The Cruffin Takes Québec City by Storm

The Cruffin has finally made it to Québec City. And consumers are going head over heals for it!

Invented by Kate Reid of Lune Croissanterie in Melbourne, Australia in 2013, it was popularised and trademarked by Mr. Holmes Bakehouse in San Francisco.

Borderon le fils Cruffins seen from above.

The Cruffin is a croissant baked in an abnormally high muffin mould and stuffed with pastry cream.

Crisp and flaky on the outside, creamy and decadent on the inside, the Cruffin is an incredibly decadent pastry.

In Québec City, the Cruffin is baked by the artisans of the Borderon et fils counter on Saint-Vallier street in Saint-Sauveur which calls itself Borderon le fils.

The counter carries 50 Cruffins per day which sell out every day.
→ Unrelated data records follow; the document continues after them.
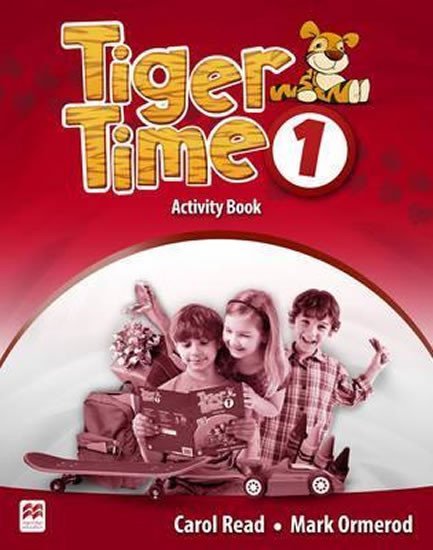 Levně Tiger Time 1: Activity Book - Carol Read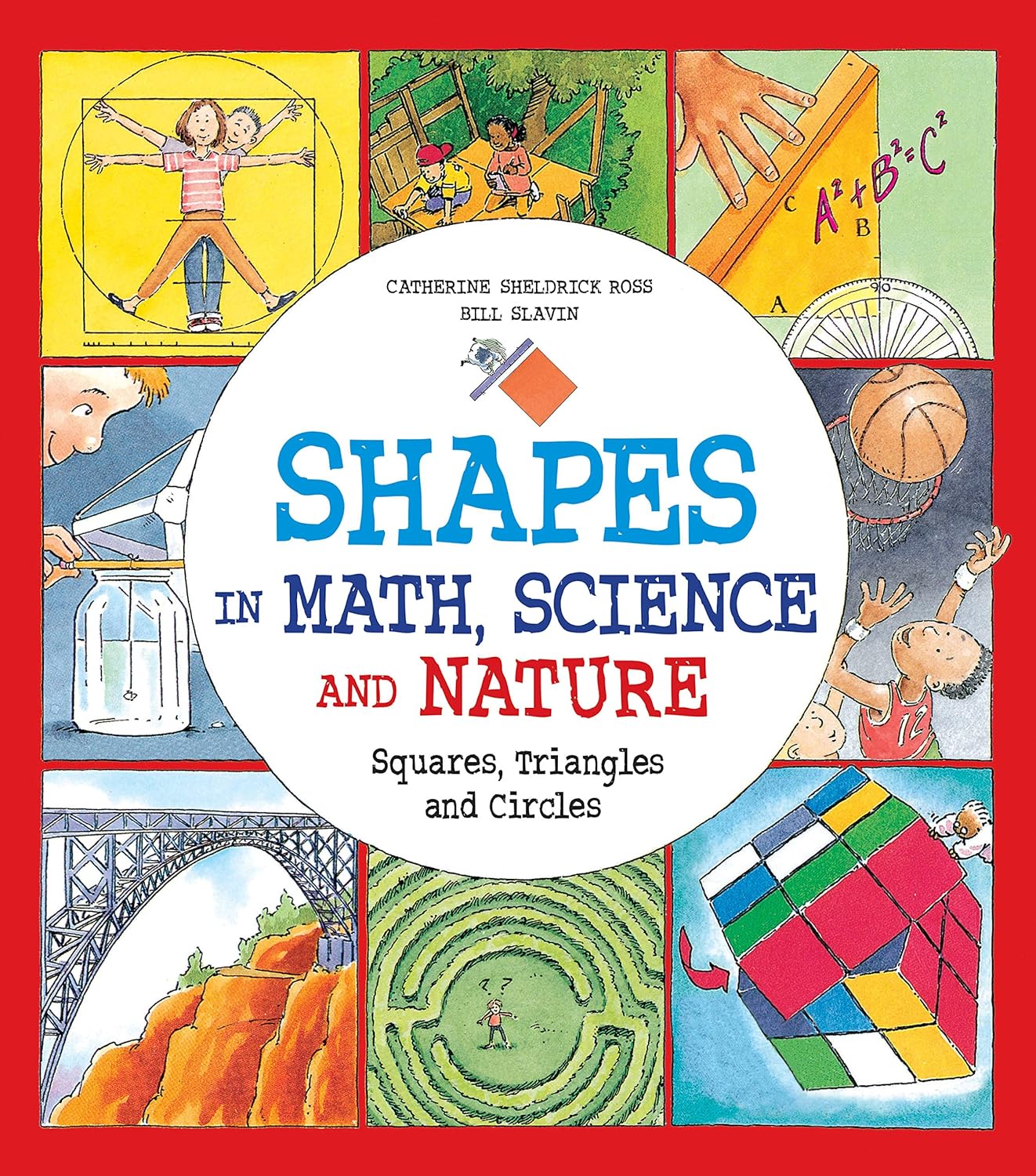 Buy Shapes in Math, Science and Nature: Squares, Triangles and Circles (English, Hardcover, Catherine Sheldrick Ross, Bill Slavin) Online at Best Price - GlowMirror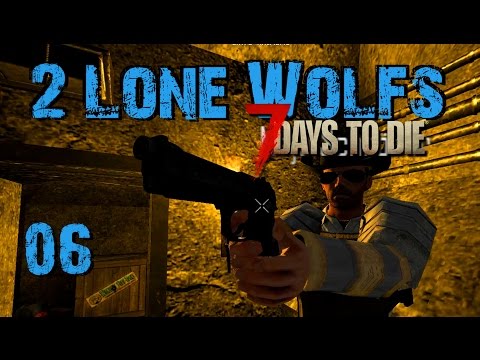 2 Lone Wolfs - Hotel bei Nacht [S06 E06] [Gameplay German Deutsch] [7 Days To Die A15]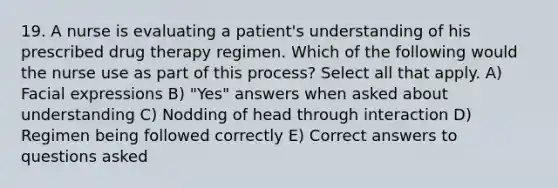 19. A nurse is evaluating a patient's understanding of his prescribed drug therapy regimen. Which of the following would the nurse use as part of this process? Select all that apply. A) Facial expressions B) "Yes" answers when asked about understanding C) Nodding of head through interaction D) Regimen being followed correctly E) Correct answers to questions asked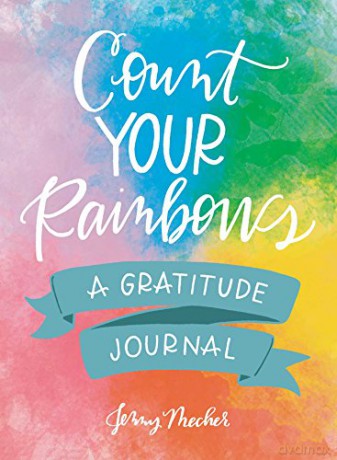 Count Your Rainbows: A Gratitude Journal - Jenny Mecher [KSIĄŻKA]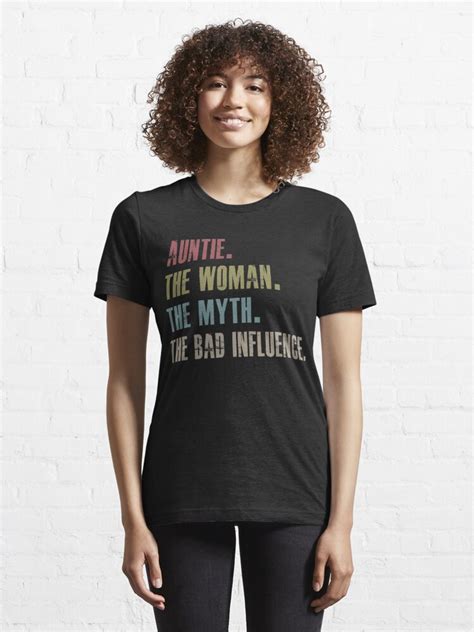 auntie the woman the myth the bad influence t shirt by tuly2002 redbubble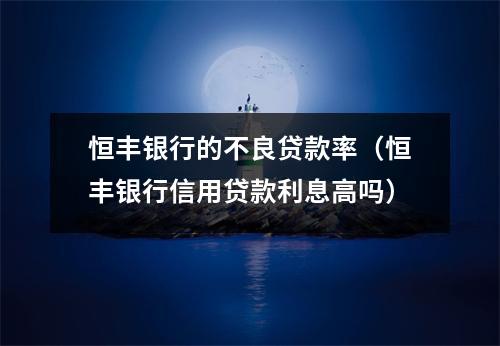 恒丰银行的不良贷款率（恒丰银行信用贷款利息高吗）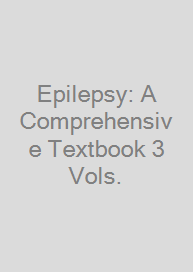 Epilepsy: A Comprehensive Textbook 3 Vols.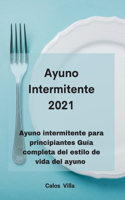 Ayuno Intermitente 2021: Ayuno intermitente para principiantes Guía completa del estilo de vida del ayuno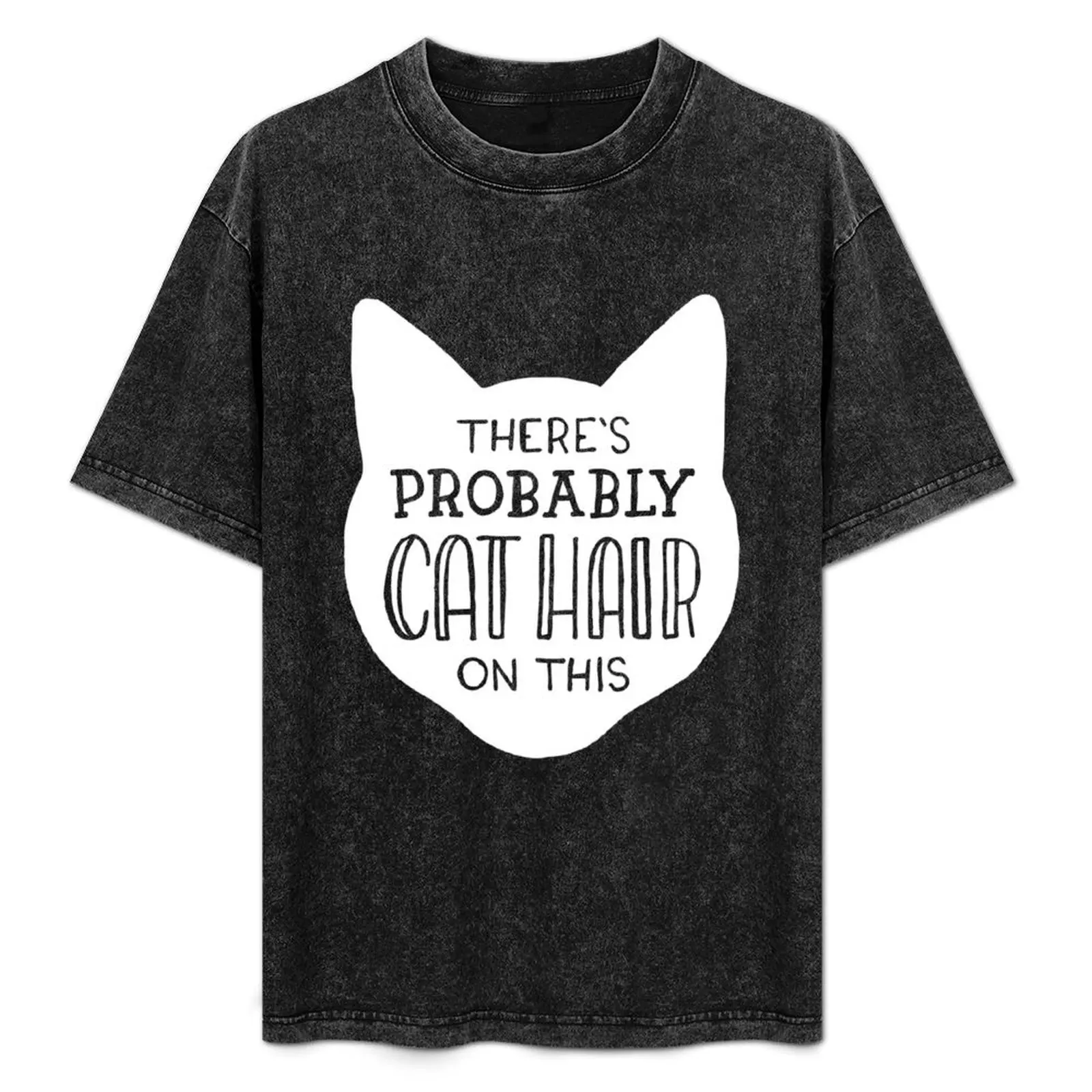 

There's Probably Cat Hair on This T-Shirt for a boy oversized customs mens t shirt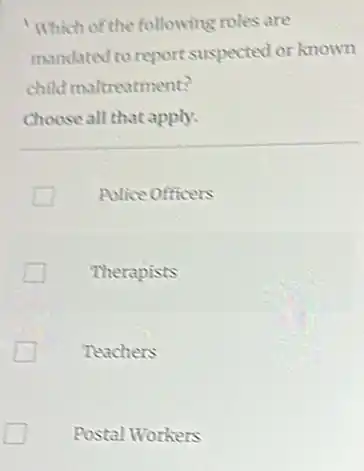 Which of the following roles are
mandated to report suspected or known
child maltreatment?
Choose all that apply.
Police Officers
Therapists
Teachers
Postal Workers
The owner and son of Borderon et fils founder, François Borderon, bought 150 more moulds to respond to the hype.

His Cruffin fillings include vanilla and chocolate flavours, but a maple version is expected soon.

The maple Cruffin, expected incessantly at the Borderon le fils counter in Saint-Sauveur.

The Borderon le fils counter in Saint-Sauveur offers another exclusive service in Québec City : sourdough bread sold by the pound inspired by France’s farmer’s markets, the easiest and most affordable way to have access to fresh artisan-made bread.

Open from Wednesday to Sunday, the Borderon le fils counter is at 204 rue Saint-Vallier Ouest in Saint-Sauveur.